Your objective: Return the full listing, character for character.

Records shown:
● ● ● ● ●
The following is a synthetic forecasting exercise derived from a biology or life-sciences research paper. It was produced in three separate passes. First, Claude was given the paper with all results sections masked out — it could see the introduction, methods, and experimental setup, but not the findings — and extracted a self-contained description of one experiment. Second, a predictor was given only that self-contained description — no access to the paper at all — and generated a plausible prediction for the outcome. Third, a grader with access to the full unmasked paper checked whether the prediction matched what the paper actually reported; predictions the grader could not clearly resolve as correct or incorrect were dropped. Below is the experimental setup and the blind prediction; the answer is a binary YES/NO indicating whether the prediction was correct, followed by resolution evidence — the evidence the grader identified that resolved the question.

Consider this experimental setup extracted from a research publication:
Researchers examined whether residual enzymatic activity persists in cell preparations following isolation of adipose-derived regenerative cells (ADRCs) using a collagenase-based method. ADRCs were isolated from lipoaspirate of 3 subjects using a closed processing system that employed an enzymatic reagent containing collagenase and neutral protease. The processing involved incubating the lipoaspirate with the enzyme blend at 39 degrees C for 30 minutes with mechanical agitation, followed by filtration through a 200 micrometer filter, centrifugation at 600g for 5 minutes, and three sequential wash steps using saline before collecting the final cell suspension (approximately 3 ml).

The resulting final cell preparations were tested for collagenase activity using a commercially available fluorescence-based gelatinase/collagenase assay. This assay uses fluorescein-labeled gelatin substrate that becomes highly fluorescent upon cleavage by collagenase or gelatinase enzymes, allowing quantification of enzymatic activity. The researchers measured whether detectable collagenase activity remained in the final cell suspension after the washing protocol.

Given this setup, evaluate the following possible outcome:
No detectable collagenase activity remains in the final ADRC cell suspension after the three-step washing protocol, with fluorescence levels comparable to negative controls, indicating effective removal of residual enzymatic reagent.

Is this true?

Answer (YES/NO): YES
● ● ● ● ●
Solution for this problem:
The following is a synthetic forecasting exercise derived from a biology or life-sciences research paper. It was produced in three separate passes. First, Claude was given the paper with all results sections masked out — it could see the introduction, methods, and experimental setup, but not the findings — and extracted a self-contained description of one experiment. Second, a predictor was given only that self-contained description — no access to the paper at all — and generated a plausible prediction for the outcome. Third, a grader with access to the full unmasked paper checked whether the prediction matched what the paper actually reported; predictions the grader could not clearly resolve as correct or incorrect were dropped. Below is the experimental setup and the blind prediction; the answer is a binary YES/NO indicating whether the prediction was correct, followed by resolution evidence — the evidence the grader identified that resolved the question.

Consider this experimental setup extracted from a research publication:
Researchers examined whether residual enzymatic activity persists in cell preparations following isolation of adipose-derived regenerative cells (ADRCs) using a collagenase-based method. ADRCs were isolated from lipoaspirate of 3 subjects using a closed processing system that employed an enzymatic reagent containing collagenase and neutral protease. The processing involved incubating the lipoaspirate with the enzyme blend at 39 degrees C for 30 minutes with mechanical agitation, followed by filtration through a 200 micrometer filter, centrifugation at 600g for 5 minutes, and three sequential wash steps using saline before collecting the final cell suspension (approximately 3 ml).

The resulting final cell preparations were tested for collagenase activity using a commercially available fluorescence-based gelatinase/collagenase assay. This assay uses fluorescein-labeled gelatin substrate that becomes highly fluorescent upon cleavage by collagenase or gelatinase enzymes, allowing quantification of enzymatic activity. The researchers measured whether detectable collagenase activity remained in the final cell suspension after the washing protocol.

Given this setup, evaluate the following possible outcome:
No detectable collagenase activity remains in the final ADRC cell suspension after the three-step washing protocol, with fluorescence levels comparable to negative controls, indicating effective removal of residual enzymatic reagent.

Is this true?

Answer (YES/NO): YES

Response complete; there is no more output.